The ‘Now and Then’ column with Aled Jones: Bridlington harbour’s south pier
Avid collector of Bridlington-based postcards and local photographer Aled Jones has compiled another ‘now and then’ scene for readers to enjoy – this time of the harbour’s south pier.
Mr Jones compares and contrasts a postcard from 1963 with one of his modern day photographs.
Mr Jones said: “The beautiful south pier at Bridlington is one of the town’s most renowned landmarks and rightly so, as the building is listed at Grade II for having special historical and architectural interest.
“Built between 1843 and 1848 it’s the expert work of one James Walker, a nationally notable mid-19th century civil engineer.
“In this increasingly busy and complicated world the thing many of us crave is peace, and a quiet stroll along the south pier is often the perfect antidote.
“When you add the traditional cobles and fishing boats, the later lined up in beautifully neat rows, there is so much charm and character to be found as well.
“The overall effect is something beyond price and a veritable inheritance for future generations to enjoy.
“The colourful vintage postcard on show here this week features the south pier and adjacent seafront areas as they used to look in the swinging Sixties, the card is clearly date stamped 2nd October, 1963.

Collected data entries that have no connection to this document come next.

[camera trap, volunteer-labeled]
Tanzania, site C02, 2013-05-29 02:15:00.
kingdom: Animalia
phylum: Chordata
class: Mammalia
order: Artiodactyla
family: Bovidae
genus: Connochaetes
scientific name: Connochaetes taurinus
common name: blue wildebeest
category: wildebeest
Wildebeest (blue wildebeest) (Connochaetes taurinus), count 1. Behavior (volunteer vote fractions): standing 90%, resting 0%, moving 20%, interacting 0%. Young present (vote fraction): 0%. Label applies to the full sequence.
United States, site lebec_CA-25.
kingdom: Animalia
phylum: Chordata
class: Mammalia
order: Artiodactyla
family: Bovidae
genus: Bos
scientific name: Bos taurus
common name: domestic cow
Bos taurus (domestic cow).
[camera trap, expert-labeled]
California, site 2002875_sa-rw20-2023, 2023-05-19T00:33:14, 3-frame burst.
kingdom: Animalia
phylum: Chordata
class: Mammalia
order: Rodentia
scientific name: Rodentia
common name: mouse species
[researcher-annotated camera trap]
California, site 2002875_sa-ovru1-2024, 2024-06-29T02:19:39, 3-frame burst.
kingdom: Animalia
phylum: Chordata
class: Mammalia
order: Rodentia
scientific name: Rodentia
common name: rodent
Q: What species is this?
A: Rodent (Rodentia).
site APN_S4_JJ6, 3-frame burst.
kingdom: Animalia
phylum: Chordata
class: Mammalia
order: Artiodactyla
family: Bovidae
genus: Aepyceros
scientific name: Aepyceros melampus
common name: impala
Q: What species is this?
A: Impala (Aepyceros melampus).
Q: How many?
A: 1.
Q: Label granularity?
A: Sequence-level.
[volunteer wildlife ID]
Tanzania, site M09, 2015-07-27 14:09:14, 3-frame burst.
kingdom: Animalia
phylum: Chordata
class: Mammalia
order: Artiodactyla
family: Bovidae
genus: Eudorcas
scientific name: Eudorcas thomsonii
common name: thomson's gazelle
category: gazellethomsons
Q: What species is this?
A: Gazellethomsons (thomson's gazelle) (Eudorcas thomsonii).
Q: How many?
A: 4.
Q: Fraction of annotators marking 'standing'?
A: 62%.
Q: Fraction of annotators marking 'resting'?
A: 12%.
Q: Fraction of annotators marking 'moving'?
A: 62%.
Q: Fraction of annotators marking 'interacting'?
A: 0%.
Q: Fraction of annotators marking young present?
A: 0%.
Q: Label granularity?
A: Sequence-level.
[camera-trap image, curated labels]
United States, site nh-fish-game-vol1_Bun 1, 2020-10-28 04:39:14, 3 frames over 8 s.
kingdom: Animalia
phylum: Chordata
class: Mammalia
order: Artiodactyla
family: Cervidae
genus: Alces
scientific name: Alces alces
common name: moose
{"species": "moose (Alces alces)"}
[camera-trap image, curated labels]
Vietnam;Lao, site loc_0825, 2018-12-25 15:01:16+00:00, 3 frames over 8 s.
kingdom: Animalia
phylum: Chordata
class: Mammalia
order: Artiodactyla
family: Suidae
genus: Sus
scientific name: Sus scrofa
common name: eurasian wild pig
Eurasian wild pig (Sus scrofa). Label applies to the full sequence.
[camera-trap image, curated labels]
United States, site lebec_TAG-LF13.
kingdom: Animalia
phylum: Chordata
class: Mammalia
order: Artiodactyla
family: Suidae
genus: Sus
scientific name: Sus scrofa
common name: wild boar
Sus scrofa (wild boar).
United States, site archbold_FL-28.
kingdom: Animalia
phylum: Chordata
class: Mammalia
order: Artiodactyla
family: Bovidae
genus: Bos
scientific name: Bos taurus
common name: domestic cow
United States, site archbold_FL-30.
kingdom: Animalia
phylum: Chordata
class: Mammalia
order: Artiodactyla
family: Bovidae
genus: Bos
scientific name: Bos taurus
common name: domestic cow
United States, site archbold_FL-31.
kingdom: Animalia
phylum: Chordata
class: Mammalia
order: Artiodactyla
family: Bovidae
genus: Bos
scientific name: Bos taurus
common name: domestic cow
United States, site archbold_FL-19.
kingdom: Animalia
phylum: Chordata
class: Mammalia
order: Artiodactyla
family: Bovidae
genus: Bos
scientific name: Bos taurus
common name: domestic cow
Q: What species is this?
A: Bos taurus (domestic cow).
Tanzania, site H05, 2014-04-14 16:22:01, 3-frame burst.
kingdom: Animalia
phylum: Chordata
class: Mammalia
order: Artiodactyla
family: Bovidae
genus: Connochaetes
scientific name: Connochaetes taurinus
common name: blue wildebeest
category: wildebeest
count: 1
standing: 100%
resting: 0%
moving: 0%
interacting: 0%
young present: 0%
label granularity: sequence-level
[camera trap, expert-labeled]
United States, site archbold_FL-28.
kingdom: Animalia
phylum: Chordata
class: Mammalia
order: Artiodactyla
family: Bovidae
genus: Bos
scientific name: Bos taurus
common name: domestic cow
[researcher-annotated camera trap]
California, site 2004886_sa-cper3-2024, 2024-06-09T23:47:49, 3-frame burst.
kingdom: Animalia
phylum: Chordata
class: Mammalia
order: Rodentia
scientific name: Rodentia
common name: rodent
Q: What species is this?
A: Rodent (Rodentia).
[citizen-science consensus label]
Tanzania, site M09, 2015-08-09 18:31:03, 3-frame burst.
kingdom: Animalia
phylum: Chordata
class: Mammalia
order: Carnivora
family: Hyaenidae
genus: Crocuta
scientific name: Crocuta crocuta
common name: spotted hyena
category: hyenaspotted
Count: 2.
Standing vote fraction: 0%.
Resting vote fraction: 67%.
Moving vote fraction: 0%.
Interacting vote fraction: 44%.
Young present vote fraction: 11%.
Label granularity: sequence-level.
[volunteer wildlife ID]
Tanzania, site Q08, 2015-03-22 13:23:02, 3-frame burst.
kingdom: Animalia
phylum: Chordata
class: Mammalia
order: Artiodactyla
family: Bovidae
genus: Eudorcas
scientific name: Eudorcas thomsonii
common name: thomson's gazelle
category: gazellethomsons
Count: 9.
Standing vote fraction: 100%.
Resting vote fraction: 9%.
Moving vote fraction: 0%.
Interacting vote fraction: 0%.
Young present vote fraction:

“As you can see from the modern photographic comparison, the south pier has altered very little over the last six decades or so, apart from such minor details as a wide stone extension directly in front of the Crane Wharf (this being for a marine diesel filling station), and the extra lighting added in very recent times.
“It’s also interesting to note how much taller the Lawrence Complex building, situated at the front of the pier, now is compared to when the picture postcard was taken, the function of the extra storey being hotel accommodation.
“The area is traditionally known as Gummers Landing, a former RAF air/sea rescue launch point.
“Another comparison of the two photographs will reveal that the large one-storey building that once joined onto the Spa Royal Hall has been demolished without a trace.
“It was part of the new facilities that were built after the 1932 fire and was formerly a public lavatory.
“Note, as well, to the top right of the old postcard, the major modifications to two properties on the corner of West Street, which appear to have been built in the early to mid-Victorian era, because of their attractive bow windows and classical porches.
“They have both been carelessly adapted for use as a restaurant and take-away.”